◆ DATA FOR ANALYSIS:
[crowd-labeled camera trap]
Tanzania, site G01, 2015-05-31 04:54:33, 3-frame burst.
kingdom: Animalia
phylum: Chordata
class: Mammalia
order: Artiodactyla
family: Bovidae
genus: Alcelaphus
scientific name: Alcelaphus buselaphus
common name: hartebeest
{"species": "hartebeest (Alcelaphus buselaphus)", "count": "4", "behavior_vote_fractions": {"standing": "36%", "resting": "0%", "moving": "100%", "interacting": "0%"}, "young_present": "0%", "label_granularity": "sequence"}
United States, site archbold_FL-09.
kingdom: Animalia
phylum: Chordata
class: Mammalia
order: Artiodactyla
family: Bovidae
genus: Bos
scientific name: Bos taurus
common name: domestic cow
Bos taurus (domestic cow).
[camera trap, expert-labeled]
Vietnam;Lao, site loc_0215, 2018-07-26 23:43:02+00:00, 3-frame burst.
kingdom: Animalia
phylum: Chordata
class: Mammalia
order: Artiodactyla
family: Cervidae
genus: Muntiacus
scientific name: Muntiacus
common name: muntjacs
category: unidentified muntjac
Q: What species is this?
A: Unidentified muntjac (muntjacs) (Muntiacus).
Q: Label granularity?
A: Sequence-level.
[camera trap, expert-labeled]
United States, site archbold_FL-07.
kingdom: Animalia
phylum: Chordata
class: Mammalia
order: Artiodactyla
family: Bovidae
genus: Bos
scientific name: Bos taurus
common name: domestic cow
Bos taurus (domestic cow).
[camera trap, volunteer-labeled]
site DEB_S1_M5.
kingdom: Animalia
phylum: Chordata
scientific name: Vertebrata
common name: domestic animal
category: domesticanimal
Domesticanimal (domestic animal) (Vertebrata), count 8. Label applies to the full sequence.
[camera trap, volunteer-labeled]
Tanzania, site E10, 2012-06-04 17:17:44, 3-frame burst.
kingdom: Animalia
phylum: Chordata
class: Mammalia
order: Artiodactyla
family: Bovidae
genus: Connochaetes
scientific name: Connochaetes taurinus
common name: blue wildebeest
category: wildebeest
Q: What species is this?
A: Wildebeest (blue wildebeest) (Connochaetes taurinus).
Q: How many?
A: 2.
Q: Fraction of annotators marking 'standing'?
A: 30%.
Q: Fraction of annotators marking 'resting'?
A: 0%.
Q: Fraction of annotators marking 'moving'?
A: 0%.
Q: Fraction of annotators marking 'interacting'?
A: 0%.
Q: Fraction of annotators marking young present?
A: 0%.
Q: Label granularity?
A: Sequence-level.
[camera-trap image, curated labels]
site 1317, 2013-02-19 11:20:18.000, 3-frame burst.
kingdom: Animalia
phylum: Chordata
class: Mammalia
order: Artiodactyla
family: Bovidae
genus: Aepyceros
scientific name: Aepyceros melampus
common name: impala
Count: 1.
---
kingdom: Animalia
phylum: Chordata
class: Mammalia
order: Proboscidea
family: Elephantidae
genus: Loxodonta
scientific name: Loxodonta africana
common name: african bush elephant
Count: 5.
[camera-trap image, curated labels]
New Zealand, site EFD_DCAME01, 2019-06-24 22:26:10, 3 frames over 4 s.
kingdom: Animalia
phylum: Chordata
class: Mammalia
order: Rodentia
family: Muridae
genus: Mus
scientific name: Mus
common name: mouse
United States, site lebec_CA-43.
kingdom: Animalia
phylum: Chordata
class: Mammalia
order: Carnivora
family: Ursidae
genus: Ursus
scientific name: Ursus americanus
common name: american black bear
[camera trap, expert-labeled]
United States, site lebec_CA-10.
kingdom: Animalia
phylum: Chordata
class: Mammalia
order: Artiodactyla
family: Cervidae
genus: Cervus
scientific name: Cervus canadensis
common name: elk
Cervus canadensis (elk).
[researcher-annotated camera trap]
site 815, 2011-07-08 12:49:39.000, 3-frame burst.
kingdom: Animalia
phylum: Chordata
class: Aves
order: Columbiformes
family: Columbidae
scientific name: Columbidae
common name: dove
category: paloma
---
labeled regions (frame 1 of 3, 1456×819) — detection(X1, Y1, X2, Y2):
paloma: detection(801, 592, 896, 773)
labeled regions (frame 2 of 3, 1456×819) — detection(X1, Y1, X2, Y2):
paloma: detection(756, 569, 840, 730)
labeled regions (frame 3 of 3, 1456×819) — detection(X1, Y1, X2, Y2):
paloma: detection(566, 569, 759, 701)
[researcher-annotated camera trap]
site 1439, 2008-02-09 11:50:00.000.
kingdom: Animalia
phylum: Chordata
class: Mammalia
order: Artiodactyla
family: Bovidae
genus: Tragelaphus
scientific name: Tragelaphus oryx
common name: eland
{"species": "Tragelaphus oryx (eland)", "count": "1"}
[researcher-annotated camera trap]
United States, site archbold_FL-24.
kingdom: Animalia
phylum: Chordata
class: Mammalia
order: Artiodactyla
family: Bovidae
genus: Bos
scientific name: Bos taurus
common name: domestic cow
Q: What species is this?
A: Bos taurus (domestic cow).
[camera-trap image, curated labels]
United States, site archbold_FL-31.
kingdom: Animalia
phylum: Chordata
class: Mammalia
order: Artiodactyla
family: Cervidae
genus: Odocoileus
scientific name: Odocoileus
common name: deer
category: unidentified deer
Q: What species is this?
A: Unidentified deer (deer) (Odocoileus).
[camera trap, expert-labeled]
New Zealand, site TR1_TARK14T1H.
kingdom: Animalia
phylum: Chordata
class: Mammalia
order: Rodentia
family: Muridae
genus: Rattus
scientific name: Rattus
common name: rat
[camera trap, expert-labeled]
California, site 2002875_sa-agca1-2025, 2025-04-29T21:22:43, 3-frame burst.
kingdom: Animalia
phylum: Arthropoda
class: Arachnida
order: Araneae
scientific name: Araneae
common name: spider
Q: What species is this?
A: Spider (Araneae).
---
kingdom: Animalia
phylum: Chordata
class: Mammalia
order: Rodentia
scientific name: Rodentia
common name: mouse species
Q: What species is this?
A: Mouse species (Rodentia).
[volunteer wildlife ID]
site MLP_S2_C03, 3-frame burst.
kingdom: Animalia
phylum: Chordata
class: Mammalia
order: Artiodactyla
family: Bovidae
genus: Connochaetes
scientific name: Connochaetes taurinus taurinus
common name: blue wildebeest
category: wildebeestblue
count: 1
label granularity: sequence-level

◆ HOW TO COMPLETE THIS TASK:
Each line of the data must be written out exactly as it appears.

◆ WRITTEN SOLUTION:
[crowd-labeled camera trap]
Tanzania, site G01, 2015-05-31 04:54:33, 3-frame burst.
kingdom: Animalia
phylum: Chordata
class: Mammalia
order: Artiodactyla
family: Bovidae
genus: Alcelaphus
scientific name: Alcelaphus buselaphus
common name: hartebeest
{"species": "hartebeest (Alcelaphus buselaphus)", "count": "4", "behavior_vote_fractions": {"standing": "36%", "resting": "0%", "moving": "100%", "interacting": "0%"}, "young_present": "0%", "label_granularity": "sequence"}
United States, site archbold_FL-09.
kingdom: Animalia
phylum: Chordata
class: Mammalia
order: Artiodactyla
family: Bovidae
genus: Bos
scientific name: Bos taurus
common name: domestic cow
Bos taurus (domestic cow).
[camera trap, expert-labeled]
Vietnam;Lao, site loc_0215, 2018-07-26 23:43:02+00:00, 3-frame burst.
kingdom: Animalia
phylum: Chordata
class: Mammalia
order: Artiodactyla
family: Cervidae
genus: Muntiacus
scientific name: Muntiacus
common name: muntjacs
category: unidentified muntjac
Q: What species is this?
A: Unidentified muntjac (muntjacs) (Muntiacus).
Q: Label granularity?
A: Sequence-level.
[camera trap, expert-labeled]
United States, site archbold_FL-07.
kingdom: Animalia
phylum: Chordata
class: Mammalia
order: Artiodactyla
family: Bovidae
genus: Bos
scientific name: Bos taurus
common name: domestic cow
Bos taurus (domestic cow).
[camera trap, volunteer-labeled]
site DEB_S1_M5.
kingdom: Animalia
phylum: Chordata
scientific name: Vertebrata
common name: domestic animal
category: domesticanimal
Domesticanimal (domestic animal) (Vertebrata), count 8. Label applies to the full sequence.
[camera trap, volunteer-labeled]
Tanzania, site E10, 2012-06-04 17:17:44, 3-frame burst.
kingdom: Animalia
phylum: Chordata
class: Mammalia
order: Artiodactyla
family: Bovidae
genus: Connochaetes
scientific name: Connochaetes taurinus
common name: blue wildebeest
category: wildebeest
Q: What species is this?
A: Wildebeest (blue wildebeest) (Connochaetes taurinus).
Q: How many?
A: 2.
Q: Fraction of annotators marking 'standing'?
A: 30%.
Q: Fraction of annotators marking 'resting'?
A: 0%.
Q: Fraction of annotators marking 'moving'?
A: 0%.
Q: Fraction of annotators marking 'interacting'?
A: 0%.
Q: Fraction of annotators marking young present?
A: 0%.
Q: Label granularity?
A: Sequence-level.
[camera-trap image, curated labels]
site 1317, 2013-02-19 11:20:18.000, 3-frame burst.
kingdom: Animalia
phylum: Chordata
class: Mammalia
order: Artiodactyla
family: Bovidae
genus: Aepyceros
scientific name: Aepyceros melampus
common name: impala
Count: 1.
---
kingdom: Animalia
phylum: Chordata
class: Mammalia
order: Proboscidea
family: Elephantidae
genus: Loxodonta
scientific name: Loxodonta africana
common name: african bush elephant
Count: 5.
[camera-trap image, curated labels]
New Zealand, site EFD_DCAME01, 2019-06-24 22:26:10, 3 frames over 4 s.
kingdom: Animalia
phylum: Chordata
class: Mammalia
order: Rodentia
family: Muridae
genus: Mus
scientific name: Mus
common name: mouse
United States, site lebec_CA-43.
kingdom: Animalia
phylum: Chordata
class: Mammalia
order: Carnivora
family: Ursidae
genus: Ursus
scientific name: Ursus americanus
common name: american black bear
[camera trap, expert-labeled]
United States, site lebec_CA-10.
kingdom: Animalia
phylum: Chordata
class: Mammalia
order: Artiodactyla
family: Cervidae
genus: Cervus
scientific name: Cervus canadensis
common name: elk
Cervus canadensis (elk).
[researcher-annotated camera trap]
site 815, 2011-07-08 12:49:39.000, 3-frame burst.
kingdom: Animalia
phylum: Chordata
class: Aves
order: Columbiformes
family: Columbidae
scientific name: Columbidae
common name: dove
category: paloma
---
labeled regions (frame 1 of 3, 1456×819) — detection(X1, Y1, X2, Y2):
paloma: detection(801, 592, 896, 773)
labeled regions (frame 2 of 3, 1456×819) — detection(X1, Y1, X2, Y2):
paloma: detection(756, 569, 840, 730)
labeled regions (frame 3 of 3, 1456×819) — detection(X1, Y1, X2, Y2):
paloma: detection(566, 569, 759, 701)
[researcher-annotated camera trap]
site 1439, 2008-02-09 11:50:00.000.
kingdom: Animalia
phylum: Chordata
class: Mammalia
order: Artiodactyla
family: Bovidae
genus: Tragelaphus
scientific name: Tragelaphus oryx
common name: eland
{"species": "Tragelaphus oryx (eland)", "count": "1"}
[researcher-annotated camera trap]
United States, site archbold_FL-24.
kingdom: Animalia
phylum: Chordata
class: Mammalia
order: Artiodactyla
family: Bovidae
genus: Bos
scientific name: Bos taurus
common name: domestic cow
Q: What species is this?
A: Bos taurus (domestic cow).
[camera-trap image, curated labels]
United States, site archbold_FL-31.
kingdom: Animalia
phylum: Chordata
class: Mammalia
order: Artiodactyla
family: Cervidae
genus: Odocoileus
scientific name: Odocoileus
common name: deer
category: unidentified deer
Q: What species is this?
A: Unidentified deer (deer) (Odocoileus).
[camera trap, expert-labeled]
New Zealand, site TR1_TARK14T1H.
kingdom: Animalia
phylum: Chordata
class: Mammalia
order: Rodentia
family: Muridae
genus: Rattus
scientific name: Rattus
common name: rat
[camera trap, expert-labeled]
California, site 2002875_sa-agca1-2025, 2025-04-29T21:22:43, 3-frame burst.
kingdom: Animalia
phylum: Arthropoda
class: Arachnida
order: Araneae
scientific name: Araneae
common name: spider
Q: What species is this?
A: Spider (Araneae).
---
kingdom: Animalia
phylum: Chordata
class: Mammalia
order: Rodentia
scientific name: Rodentia
common name: mouse species
Q: What species is this?
A: Mouse species (Rodentia).
[volunteer wildlife ID]
site MLP_S2_C03, 3-frame burst.
kingdom: Animalia
phylum: Chordata
class: Mammalia
order: Artiodactyla
family: Bovidae
genus: Connochaetes
scientific name: Connochaetes taurinus taurinus
common name: blue wildebeest
category: wildebeestblue
count: 1
label granularity: sequence-level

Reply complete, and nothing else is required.